§ **Exercise objective**
Each record below should be given again exactly as it reads.

§ **Excerpted data**
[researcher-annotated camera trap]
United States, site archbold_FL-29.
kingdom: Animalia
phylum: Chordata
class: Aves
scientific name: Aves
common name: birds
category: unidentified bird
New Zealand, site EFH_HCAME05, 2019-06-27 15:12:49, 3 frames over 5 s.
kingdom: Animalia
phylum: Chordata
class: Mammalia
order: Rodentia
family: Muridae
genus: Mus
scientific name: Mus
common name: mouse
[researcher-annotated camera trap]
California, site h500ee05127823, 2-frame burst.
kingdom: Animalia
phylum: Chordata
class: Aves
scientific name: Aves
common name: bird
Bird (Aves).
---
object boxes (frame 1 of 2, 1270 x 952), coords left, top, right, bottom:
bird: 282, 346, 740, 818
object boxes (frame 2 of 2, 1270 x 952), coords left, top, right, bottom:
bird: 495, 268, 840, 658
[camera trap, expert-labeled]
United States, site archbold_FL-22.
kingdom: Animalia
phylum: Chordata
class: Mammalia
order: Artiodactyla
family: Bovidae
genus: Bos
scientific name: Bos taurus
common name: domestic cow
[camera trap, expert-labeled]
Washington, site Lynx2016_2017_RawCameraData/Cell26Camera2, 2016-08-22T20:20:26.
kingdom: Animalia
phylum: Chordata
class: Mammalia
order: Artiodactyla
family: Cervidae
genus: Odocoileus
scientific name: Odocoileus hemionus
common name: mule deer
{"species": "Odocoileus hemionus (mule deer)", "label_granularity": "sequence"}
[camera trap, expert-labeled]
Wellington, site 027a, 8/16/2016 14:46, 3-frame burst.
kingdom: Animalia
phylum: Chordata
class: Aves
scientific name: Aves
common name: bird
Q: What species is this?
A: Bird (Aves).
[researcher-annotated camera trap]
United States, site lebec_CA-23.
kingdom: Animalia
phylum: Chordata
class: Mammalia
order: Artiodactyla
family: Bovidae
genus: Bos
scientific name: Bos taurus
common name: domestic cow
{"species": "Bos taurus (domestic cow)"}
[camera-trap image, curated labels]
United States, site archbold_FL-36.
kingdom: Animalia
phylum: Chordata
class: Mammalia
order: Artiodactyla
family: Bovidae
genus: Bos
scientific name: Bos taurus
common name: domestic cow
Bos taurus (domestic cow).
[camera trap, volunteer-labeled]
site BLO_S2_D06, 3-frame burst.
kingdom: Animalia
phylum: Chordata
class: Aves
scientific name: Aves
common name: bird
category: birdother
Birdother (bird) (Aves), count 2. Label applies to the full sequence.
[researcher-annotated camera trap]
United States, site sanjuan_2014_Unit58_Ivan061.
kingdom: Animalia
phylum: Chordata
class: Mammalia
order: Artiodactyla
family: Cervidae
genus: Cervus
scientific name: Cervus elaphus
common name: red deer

§ **Task solution**
[researcher-annotated camera trap]
United States, site archbold_FL-29.
kingdom: Animalia
phylum: Chordata
class: Aves
scientific name: Aves
common name: birds
category: unidentified bird
New Zealand, site EFH_HCAME05, 2019-06-27 15:12:49, 3 frames over 5 s.
kingdom: Animalia
phylum: Chordata
class: Mammalia
order: Rodentia
family: Muridae
genus: Mus
scientific name: Mus
common name: mouse
[researcher-annotated camera trap]
California, site h500ee05127823, 2-frame burst.
kingdom: Animalia
phylum: Chordata
class: Aves
scientific name: Aves
common name: bird
Bird (Aves).
---
object boxes (frame 1 of 2, 1270 x 952), coords left, top, right, bottom:
bird: 282, 346, 740, 818
object boxes (frame 2 of 2, 1270 x 952), coords left, top, right, bottom:
bird: 495, 268, 840, 658
[camera trap, expert-labeled]
United States, site archbold_FL-22.
kingdom: Animalia
phylum: Chordata
class: Mammalia
order: Artiodactyla
family: Bovidae
genus: Bos
scientific name: Bos taurus
common name: domestic cow
[camera trap, expert-labeled]
Washington, site Lynx2016_2017_RawCameraData/Cell26Camera2, 2016-08-22T20:20:26.
kingdom: Animalia
phylum: Chordata
class: Mammalia
order: Artiodactyla
family: Cervidae
genus: Odocoileus
scientific name: Odocoileus hemionus
common name: mule deer
{"species": "Odocoileus hemionus (mule deer)", "label_granularity": "sequence"}
[camera trap, expert-labeled]
Wellington, site 027a, 8/16/2016 14:46, 3-frame burst.
kingdom: Animalia
phylum: Chordata
class: Aves
scientific name: Aves
common name: bird
Q: What species is this?
A: Bird (Aves).
[researcher-annotated camera trap]
United States, site lebec_CA-23.
kingdom: Animalia
phylum: Chordata
class: Mammalia
order: Artiodactyla
family: Bovidae
genus: Bos
scientific name: Bos taurus
common name: domestic cow
{"species": "Bos taurus (domestic cow)"}
[camera-trap image, curated labels]
United States, site archbold_FL-36.
kingdom: Animalia
phylum: Chordata
class: Mammalia
order: Artiodactyla
family: Bovidae
genus: Bos
scientific name: Bos taurus
common name: domestic cow
Bos taurus (domestic cow).
[camera trap, volunteer-labeled]
site BLO_S2_D06, 3-frame burst.
kingdom: Animalia
phylum: Chordata
class: Aves
scientific name: Aves
common name: bird
category: birdother
Birdother (bird) (Aves), count 2. Label applies to the full sequence.
[researcher-annotated camera trap]
United States, site sanjuan_2014_Unit58_Ivan061.
kingdom: Animalia
phylum: Chordata
class: Mammalia
order: Artiodactyla
family: Cervidae
genus: Cervus
scientific name: Cervus elaphus
common name: red deer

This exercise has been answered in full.